→ DATA FOR ANALYSIS:

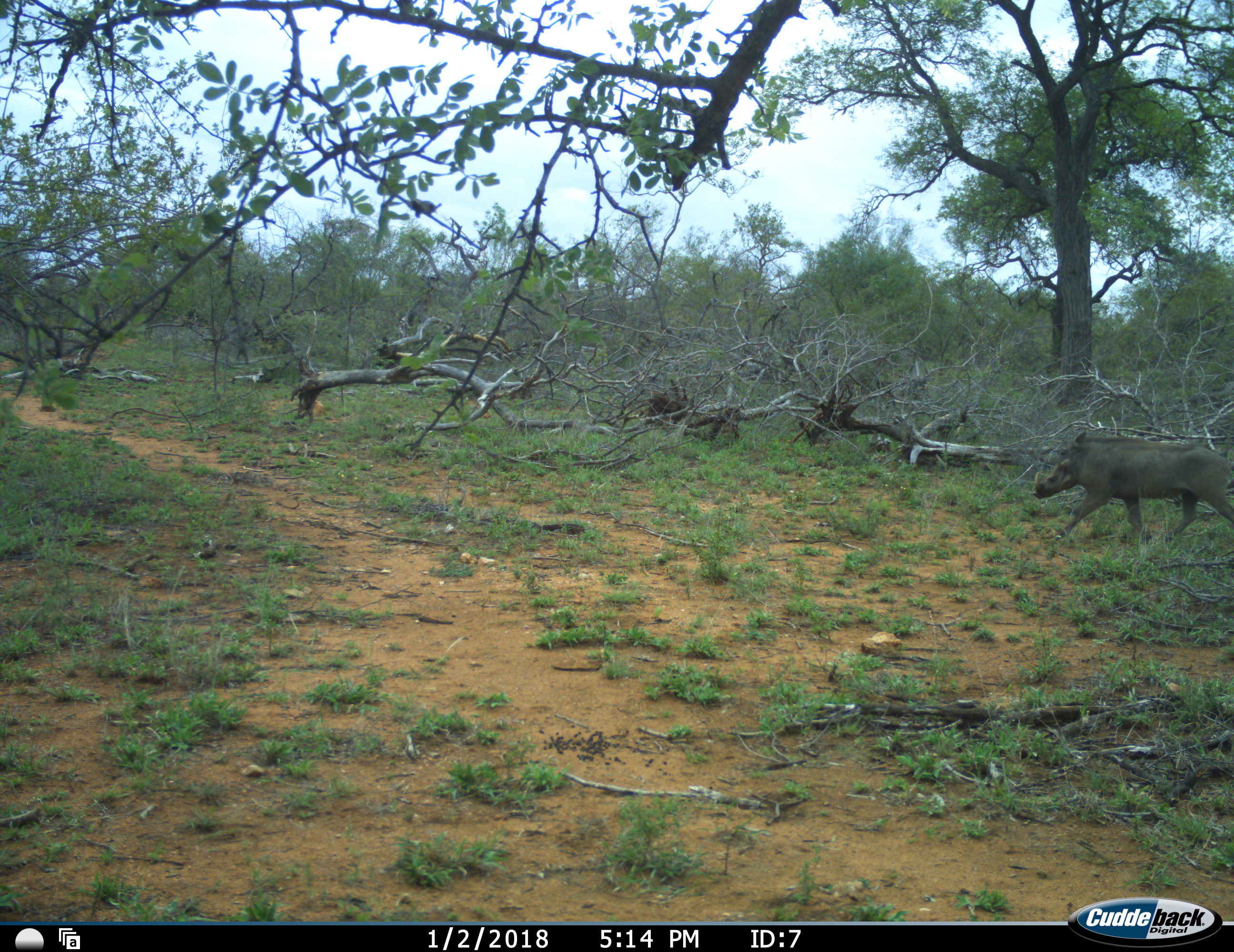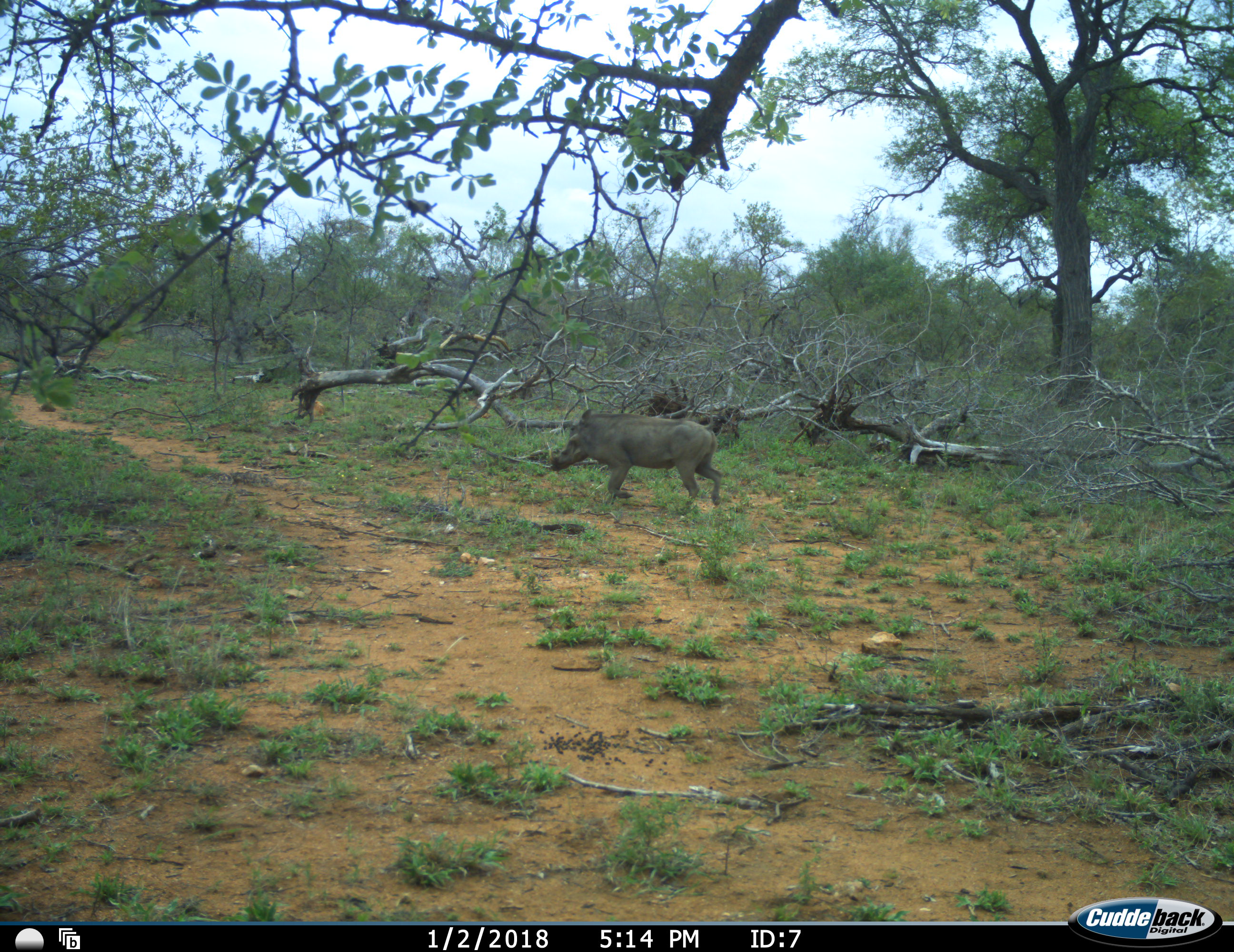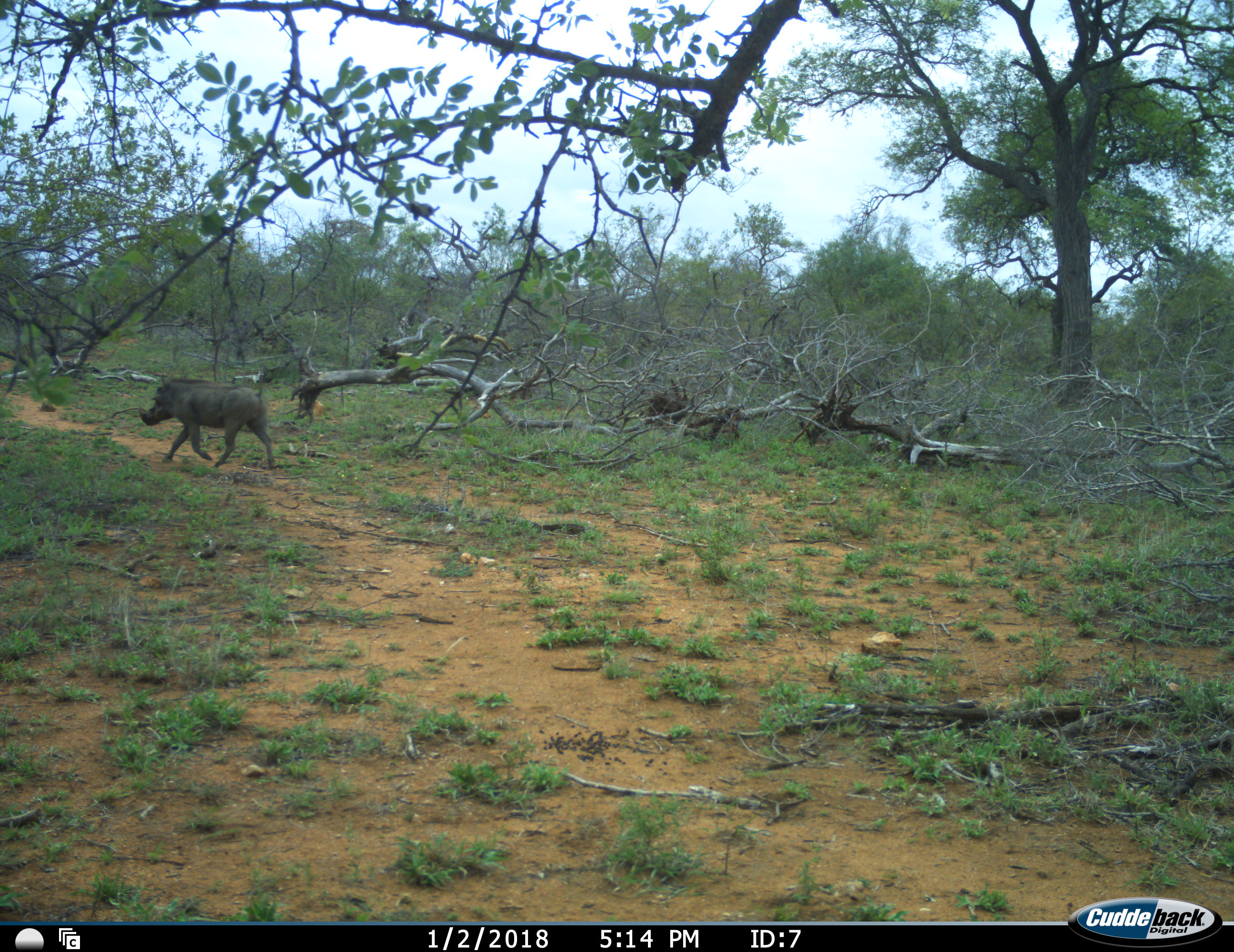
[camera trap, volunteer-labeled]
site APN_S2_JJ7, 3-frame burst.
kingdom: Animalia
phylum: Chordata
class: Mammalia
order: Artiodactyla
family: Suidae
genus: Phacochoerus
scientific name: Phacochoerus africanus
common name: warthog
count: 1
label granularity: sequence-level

---

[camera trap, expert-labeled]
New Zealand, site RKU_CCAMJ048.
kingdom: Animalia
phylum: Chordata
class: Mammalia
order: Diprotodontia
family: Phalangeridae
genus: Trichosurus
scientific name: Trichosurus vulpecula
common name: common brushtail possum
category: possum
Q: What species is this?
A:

→ THE PROBLEM:
Taking the line with "[camera trap, volunteer-labeled]" as the first and the line with "label granularity: sequence-level" as the last, retype that stretch of the data above exactly, with no other lines.

→ ANSWER SECTION:
[camera trap, volunteer-labeled]
site APN_S2_JJ7, 3-frame burst.
kingdom: Animalia
phylum: Chordata
class: Mammalia
order: Artiodactyla
family: Suidae
genus: Phacochoerus
scientific name: Phacochoerus africanus
common name: warthog
count: 1
label granularity: sequence-level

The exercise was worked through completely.